Stored data
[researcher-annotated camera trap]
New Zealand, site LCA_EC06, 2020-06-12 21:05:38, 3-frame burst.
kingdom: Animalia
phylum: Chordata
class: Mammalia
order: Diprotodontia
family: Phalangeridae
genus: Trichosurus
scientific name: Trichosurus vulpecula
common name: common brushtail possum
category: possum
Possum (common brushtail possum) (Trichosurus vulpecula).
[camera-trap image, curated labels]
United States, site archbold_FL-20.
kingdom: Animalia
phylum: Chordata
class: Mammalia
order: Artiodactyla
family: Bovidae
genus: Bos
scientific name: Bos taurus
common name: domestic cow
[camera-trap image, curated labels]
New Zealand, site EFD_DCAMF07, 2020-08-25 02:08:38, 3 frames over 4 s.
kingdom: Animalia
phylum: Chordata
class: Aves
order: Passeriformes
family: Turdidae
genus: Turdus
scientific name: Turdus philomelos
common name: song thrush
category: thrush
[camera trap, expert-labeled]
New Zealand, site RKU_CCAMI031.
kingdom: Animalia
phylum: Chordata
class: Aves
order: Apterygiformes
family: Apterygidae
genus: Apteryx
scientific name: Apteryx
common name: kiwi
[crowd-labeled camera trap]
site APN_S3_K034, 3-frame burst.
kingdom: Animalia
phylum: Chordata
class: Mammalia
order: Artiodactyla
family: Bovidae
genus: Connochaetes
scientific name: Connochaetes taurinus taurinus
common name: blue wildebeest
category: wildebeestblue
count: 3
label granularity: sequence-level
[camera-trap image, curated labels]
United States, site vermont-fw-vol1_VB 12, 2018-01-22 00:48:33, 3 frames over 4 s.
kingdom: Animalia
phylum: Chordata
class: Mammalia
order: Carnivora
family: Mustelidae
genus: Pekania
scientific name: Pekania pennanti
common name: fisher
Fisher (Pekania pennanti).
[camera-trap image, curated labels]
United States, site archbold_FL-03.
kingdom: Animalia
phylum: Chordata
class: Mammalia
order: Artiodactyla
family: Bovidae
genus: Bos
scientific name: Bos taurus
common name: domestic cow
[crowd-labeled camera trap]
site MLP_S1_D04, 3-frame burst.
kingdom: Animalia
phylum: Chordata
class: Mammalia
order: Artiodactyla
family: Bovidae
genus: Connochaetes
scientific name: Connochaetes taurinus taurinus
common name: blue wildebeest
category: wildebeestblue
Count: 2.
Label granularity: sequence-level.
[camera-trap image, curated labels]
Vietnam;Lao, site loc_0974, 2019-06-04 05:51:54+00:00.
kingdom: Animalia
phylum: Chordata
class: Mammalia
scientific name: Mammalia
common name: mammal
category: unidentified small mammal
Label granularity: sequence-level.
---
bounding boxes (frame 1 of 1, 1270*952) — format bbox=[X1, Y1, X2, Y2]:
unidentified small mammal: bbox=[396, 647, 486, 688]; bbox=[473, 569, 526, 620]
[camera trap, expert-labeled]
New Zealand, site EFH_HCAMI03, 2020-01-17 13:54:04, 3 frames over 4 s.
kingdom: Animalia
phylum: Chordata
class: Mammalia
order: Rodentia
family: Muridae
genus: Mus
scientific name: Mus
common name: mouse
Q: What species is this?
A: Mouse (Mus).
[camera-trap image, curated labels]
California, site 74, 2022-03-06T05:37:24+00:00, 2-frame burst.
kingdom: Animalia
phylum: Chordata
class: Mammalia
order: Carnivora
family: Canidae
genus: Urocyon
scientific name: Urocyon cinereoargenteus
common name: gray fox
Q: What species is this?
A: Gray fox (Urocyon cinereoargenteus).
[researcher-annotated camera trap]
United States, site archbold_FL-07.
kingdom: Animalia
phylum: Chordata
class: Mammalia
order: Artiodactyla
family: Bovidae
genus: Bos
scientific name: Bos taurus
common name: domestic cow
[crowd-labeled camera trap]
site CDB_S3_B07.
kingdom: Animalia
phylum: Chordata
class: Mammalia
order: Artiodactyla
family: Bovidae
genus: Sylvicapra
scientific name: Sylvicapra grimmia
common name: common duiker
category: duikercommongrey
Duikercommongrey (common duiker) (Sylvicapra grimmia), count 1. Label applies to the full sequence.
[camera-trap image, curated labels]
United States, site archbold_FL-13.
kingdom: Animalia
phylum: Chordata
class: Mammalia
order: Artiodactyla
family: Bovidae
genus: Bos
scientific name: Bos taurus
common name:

### Your task:
Each entry above is to be written out exactly.

### Task response:
[researcher-annotated camera trap]
New Zealand, site LCA_EC06, 2020-06-12 21:05:38, 3-frame burst.
kingdom: Animalia
phylum: Chordata
class: Mammalia
order: Diprotodontia
family: Phalangeridae
genus: Trichosurus
scientific name: Trichosurus vulpecula
common name: common brushtail possum
category: possum
Possum (common brushtail possum) (Trichosurus vulpecula).
[camera-trap image, curated labels]
United States, site archbold_FL-20.
kingdom: Animalia
phylum: Chordata
class: Mammalia
order: Artiodactyla
family: Bovidae
genus: Bos
scientific name: Bos taurus
common name: domestic cow
[camera-trap image, curated labels]
New Zealand, site EFD_DCAMF07, 2020-08-25 02:08:38, 3 frames over 4 s.
kingdom: Animalia
phylum: Chordata
class: Aves
order: Passeriformes
family: Turdidae
genus: Turdus
scientific name: Turdus philomelos
common name: song thrush
category: thrush
[camera trap, expert-labeled]
New Zealand, site RKU_CCAMI031.
kingdom: Animalia
phylum: Chordata
class: Aves
order: Apterygiformes
family: Apterygidae
genus: Apteryx
scientific name: Apteryx
common name: kiwi
[crowd-labeled camera trap]
site APN_S3_K034, 3-frame burst.
kingdom: Animalia
phylum: Chordata
class: Mammalia
order: Artiodactyla
family: Bovidae
genus: Connochaetes
scientific name: Connochaetes taurinus taurinus
common name: blue wildebeest
category: wildebeestblue
count: 3
label granularity: sequence-level
[camera-trap image, curated labels]
United States, site vermont-fw-vol1_VB 12, 2018-01-22 00:48:33, 3 frames over 4 s.
kingdom: Animalia
phylum: Chordata
class: Mammalia
order: Carnivora
family: Mustelidae
genus: Pekania
scientific name: Pekania pennanti
common name: fisher
Fisher (Pekania pennanti).
[camera-trap image, curated labels]
United States, site archbold_FL-03.
kingdom: Animalia
phylum: Chordata
class: Mammalia
order: Artiodactyla
family: Bovidae
genus: Bos
scientific name: Bos taurus
common name: domestic cow
[crowd-labeled camera trap]
site MLP_S1_D04, 3-frame burst.
kingdom: Animalia
phylum: Chordata
class: Mammalia
order: Artiodactyla
family: Bovidae
genus: Connochaetes
scientific name: Connochaetes taurinus taurinus
common name: blue wildebeest
category: wildebeestblue
Count: 2.
Label granularity: sequence-level.
[camera-trap image, curated labels]
Vietnam;Lao, site loc_0974, 2019-06-04 05:51:54+00:00.
kingdom: Animalia
phylum: Chordata
class: Mammalia
scientific name: Mammalia
common name: mammal
category: unidentified small mammal
Label granularity: sequence-level.
---
bounding boxes (frame 1 of 1, 1270*952) — format bbox=[X1, Y1, X2, Y2]:
unidentified small mammal: bbox=[396, 647, 486, 688]; bbox=[473, 569, 526, 620]
[camera trap, expert-labeled]
New Zealand, site EFH_HCAMI03, 2020-01-17 13:54:04, 3 frames over 4 s.
kingdom: Animalia
phylum: Chordata
class: Mammalia
order: Rodentia
family: Muridae
genus: Mus
scientific name: Mus
common name: mouse
Q: What species is this?
A: Mouse (Mus).
[camera-trap image, curated labels]
California, site 74, 2022-03-06T05:37:24+00:00, 2-frame burst.
kingdom: Animalia
phylum: Chordata
class: Mammalia
order: Carnivora
family: Canidae
genus: Urocyon
scientific name: Urocyon cinereoargenteus
common name: gray fox
Q: What species is this?
A: Gray fox (Urocyon cinereoargenteus).
[researcher-annotated camera trap]
United States, site archbold_FL-07.
kingdom: Animalia
phylum: Chordata
class: Mammalia
order: Artiodactyla
family: Bovidae
genus: Bos
scientific name: Bos taurus
common name: domestic cow
[crowd-labeled camera trap]
site CDB_S3_B07.
kingdom: Animalia
phylum: Chordata
class: Mammalia
order: Artiodactyla
family: Bovidae
genus: Sylvicapra
scientific name: Sylvicapra grimmia
common name: common duiker
category: duikercommongrey
Duikercommongrey (common duiker) (Sylvicapra grimmia), count 1. Label applies to the full sequence.
[camera-trap image, curated labels]
United States, site archbold_FL-13.
kingdom: Animalia
phylum: Chordata
class: Mammalia
order: Artiodactyla
family: Bovidae
genus: Bos
scientific name: Bos taurus
common name:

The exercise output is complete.